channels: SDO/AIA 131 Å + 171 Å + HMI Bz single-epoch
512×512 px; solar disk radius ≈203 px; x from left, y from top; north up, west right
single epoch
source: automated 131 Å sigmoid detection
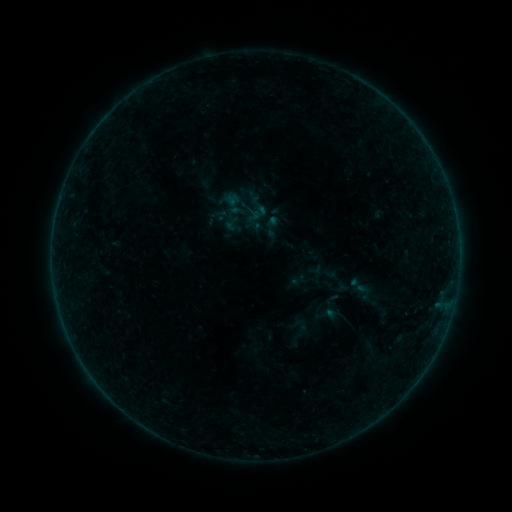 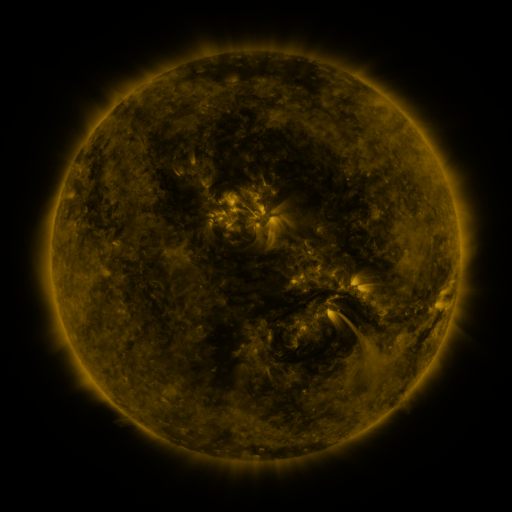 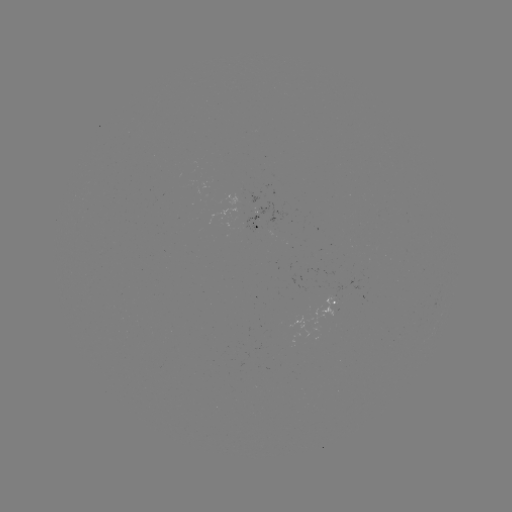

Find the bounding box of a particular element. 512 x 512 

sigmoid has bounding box [223, 215, 240, 233].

Assignment
Report all lines in the records that include the string "sigmoid".

Response
source: automated 131 Å sigmoid detection
sigmoid has bounding box [223, 215, 240, 233].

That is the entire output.